▶ _Page extract_
/---

Graphic charts for the world record Q27

Distribution of solutions, by queen on first row

The first two charts show the number of solutions, depending on the position of the queen on the first row; on the left the values for Q26 (world record of 2009), on the right side the new values of 2017. Note that the Q26 values use a different scale.

Distribution by queen on first row, for Q26 and Q27.

Discussion of the similarity of distribution, for different sizes

The two charts look very similar. This changes when we combine them into one chart, using the same scale for both board sizes. In order to focus on the similarity, I made another chart with relative values in a double sense: horizontally the relative position of the first queen, scaled to 0 to 300 (inclusive), and vertically such that the maximum (mid value) is the reference point 1.0 (or 100 percent). This gives curves which are nearly identical; I added a line for Q21, but also this curve has almost no deviations.

\---

▶ _Data extract_

/---

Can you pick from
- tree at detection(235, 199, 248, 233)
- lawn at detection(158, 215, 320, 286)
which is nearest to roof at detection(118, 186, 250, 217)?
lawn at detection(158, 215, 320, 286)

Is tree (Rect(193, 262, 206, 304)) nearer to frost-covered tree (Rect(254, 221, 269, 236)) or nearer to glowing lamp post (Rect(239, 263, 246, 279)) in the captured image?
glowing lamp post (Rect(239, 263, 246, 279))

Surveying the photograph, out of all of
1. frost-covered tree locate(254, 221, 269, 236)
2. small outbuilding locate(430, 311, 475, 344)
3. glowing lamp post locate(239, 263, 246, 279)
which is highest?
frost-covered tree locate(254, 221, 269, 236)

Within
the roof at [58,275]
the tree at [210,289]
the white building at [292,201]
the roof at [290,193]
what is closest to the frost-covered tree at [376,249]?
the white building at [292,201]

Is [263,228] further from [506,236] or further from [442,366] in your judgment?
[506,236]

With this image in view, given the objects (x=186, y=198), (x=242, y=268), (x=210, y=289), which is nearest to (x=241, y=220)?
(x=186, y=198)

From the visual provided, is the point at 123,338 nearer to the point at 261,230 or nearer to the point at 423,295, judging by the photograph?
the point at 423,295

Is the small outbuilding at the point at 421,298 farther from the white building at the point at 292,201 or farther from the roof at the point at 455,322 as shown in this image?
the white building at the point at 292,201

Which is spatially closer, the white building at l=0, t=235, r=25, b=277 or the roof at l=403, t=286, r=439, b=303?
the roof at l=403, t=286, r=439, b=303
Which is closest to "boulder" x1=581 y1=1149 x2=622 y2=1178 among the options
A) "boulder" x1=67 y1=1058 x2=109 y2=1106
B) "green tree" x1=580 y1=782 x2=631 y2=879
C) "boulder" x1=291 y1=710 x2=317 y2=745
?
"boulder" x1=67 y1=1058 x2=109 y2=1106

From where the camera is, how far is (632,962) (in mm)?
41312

\---

▶ _Task set_
1. In the page about the Q27 world record charts, what range is the relative horizontal position of the first queen scaled to?
2. Continue the page about the Q27 world record charts from its final sentence.
The entries are separate from the page about the Q27 world record charts and stand apart from it.

▶ _The results_
1. It is scaled to 0 to 300, inclusive.

2.
I found a simple formula for the curve; it is:

r(x) = 0.2 + 0.4 * (1 + sin (x / n - 0.72))

One can use it to estimate the number of solutions for a given first queen. I added this formulal also in the chart.

On the left side, an absolute comparision of Q26 and Q27; on the right, double relative: horizontally the relative position of the first queen, vertically the ration of the actual number to the maximum for the same board size which is in the mid. Additional, values for Q21 and the curve of the formula.

As the deviation is so small, I show an amplification. It contains the delta of the values to the formula, for all three board sizes. To avoid negative numbers, the values are shifted by 0.01; i.e. value 0.01 means: no deviation.

Distribution again, by the pair of queens on first and second row

More details are contained in the next images: the number of solutions, by the first pair of queens. The left chart for Q26 (of 2009), the chart on the right side for the new Q27 numbers of 2017.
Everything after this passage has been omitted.